(Records of spatial reasoning questions)

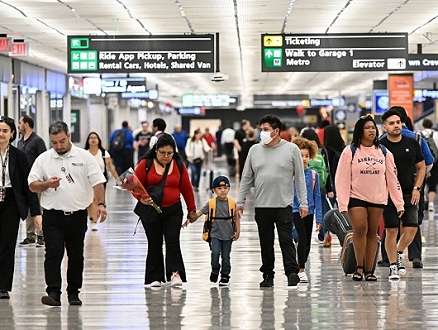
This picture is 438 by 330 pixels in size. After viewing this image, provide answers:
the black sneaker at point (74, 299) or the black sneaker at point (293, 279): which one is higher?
the black sneaker at point (293, 279)

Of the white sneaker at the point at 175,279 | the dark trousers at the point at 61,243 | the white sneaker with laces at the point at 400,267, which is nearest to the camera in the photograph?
the dark trousers at the point at 61,243

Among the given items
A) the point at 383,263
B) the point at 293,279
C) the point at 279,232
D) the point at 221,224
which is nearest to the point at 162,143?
the point at 221,224

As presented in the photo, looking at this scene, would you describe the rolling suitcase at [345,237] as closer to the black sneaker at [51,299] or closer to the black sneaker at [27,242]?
the black sneaker at [51,299]

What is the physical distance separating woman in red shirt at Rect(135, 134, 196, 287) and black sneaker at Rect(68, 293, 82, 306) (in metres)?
0.97

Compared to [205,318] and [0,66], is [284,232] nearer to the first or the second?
[205,318]

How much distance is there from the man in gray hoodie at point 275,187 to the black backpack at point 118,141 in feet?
53.8

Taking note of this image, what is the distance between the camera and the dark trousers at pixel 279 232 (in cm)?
924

**STATED TASK**
Reproduce all of the data above verbatim, leaving out the pictures.

**TASK SOLUTION**
This picture is 438 by 330 pixels in size. After viewing this image, provide answers:
the black sneaker at point (74, 299) or the black sneaker at point (293, 279): which one is higher?
the black sneaker at point (293, 279)

Of the white sneaker at the point at 175,279 | the dark trousers at the point at 61,243 | the white sneaker with laces at the point at 400,267, which is nearest to the camera in the photograph?
the dark trousers at the point at 61,243

Among the given items
A) the point at 383,263
B) the point at 293,279
C) the point at 279,232
D) the point at 221,224
which is nearest to the point at 162,143?
the point at 221,224

As presented in the photo, looking at this scene, would you describe the rolling suitcase at [345,237] as closer to the black sneaker at [51,299] or closer to the black sneaker at [27,242]?
the black sneaker at [51,299]

What is the physical distance separating woman in red shirt at Rect(135, 134, 196, 287) and black sneaker at Rect(68, 293, 82, 306) (in metres)?
0.97

Compared to [205,318] and [0,66], is [284,232] nearer to the first or the second?
[205,318]

How much distance is there from the man in gray hoodie at point 275,187 to the black backpack at point 118,141 in feet?
53.8

Taking note of this image, what is the distance between the camera and the dark trousers at pixel 279 232 (in cm)?
924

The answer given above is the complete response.